The current most significant risk is to integrate the camera and audio modules together. We are facing quite a bit of python compatibility issues on the Jetson. We have a naive solution (contingency), where we write a shell scripts that execute each of the module using a different version of python. However, this is extremely inefficient. Alternatively, we are thinking of resetting the Jetson or at least resetting the jetson module.
We are also having troubles using a complete digital signal processing approach in separating speech. We realised that beamforming was not sufficient in separating speech, and have turned to Phase Difference Channel Weighting (PDCW) and Suppression of Slowly-varying components and the Falling edge of the power envelope (SSF), which Stella is currently testing.
The contingency plan is a deep learning speech separation approach.
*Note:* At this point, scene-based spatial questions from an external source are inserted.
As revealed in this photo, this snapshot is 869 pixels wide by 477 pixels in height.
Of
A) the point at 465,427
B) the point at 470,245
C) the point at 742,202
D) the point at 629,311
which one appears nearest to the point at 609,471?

Charlie has obtained significant success in using deep learning to separate speech, but the deep learning model he has used cannot be used in real-time due to processing latency. We demonstrated it during our demo during the week, and showed the results of using this deep learning approach. Professor Sullivan and Janet seem sufficiently convinced that our approach is logical.
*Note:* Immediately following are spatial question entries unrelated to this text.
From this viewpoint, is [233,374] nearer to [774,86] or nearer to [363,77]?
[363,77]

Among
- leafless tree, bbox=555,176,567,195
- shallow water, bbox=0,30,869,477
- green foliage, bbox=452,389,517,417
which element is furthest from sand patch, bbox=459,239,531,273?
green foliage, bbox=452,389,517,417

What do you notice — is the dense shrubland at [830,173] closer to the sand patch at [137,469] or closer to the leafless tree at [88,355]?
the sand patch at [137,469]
Were any changes made to the existing design of the system (requirements, block diagram, system spec, etc)? Why was this change necessary, what costs does the change incur, and how will these costs be mitigated going forward?
Yes. We are probably going to use a deep learning approach in separating speech given that the results we are getting is spectacular. This change was necessary as a conventional signal processing method given our microphone array is not sufficient in separating non-linear combination of speeches. Deep learning approaches are known to be able to learn and adapt to non-linear manifolds of the training instance. This is the reason why our current deep learning approach is extremely successful in separating overlapping speech.
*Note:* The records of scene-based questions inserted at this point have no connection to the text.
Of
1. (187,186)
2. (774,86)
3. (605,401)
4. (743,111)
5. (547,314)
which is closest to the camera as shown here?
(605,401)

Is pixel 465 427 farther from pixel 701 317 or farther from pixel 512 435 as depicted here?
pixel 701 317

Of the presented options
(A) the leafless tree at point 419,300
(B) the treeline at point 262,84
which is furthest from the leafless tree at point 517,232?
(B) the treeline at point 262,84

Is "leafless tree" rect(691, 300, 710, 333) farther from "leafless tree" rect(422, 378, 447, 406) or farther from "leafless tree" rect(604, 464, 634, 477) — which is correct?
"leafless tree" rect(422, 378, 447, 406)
Provide an updated schedule if changes have occurred.
No change to schedule.
This is also the place to put some photos of your progress or to brag about a component you got working.
The biggest thing to brag about this week is numerical values to show how successful our deep learning approach is
When one speaker is speaking (isolated case), we get a Word Error Rate (WER) of about 40%. We tested two cases where two speakers are speaking at once, and when one speaker interrupts. Using our speech separation technique, we are getting a nearly comparable WER as compared to the isolated case.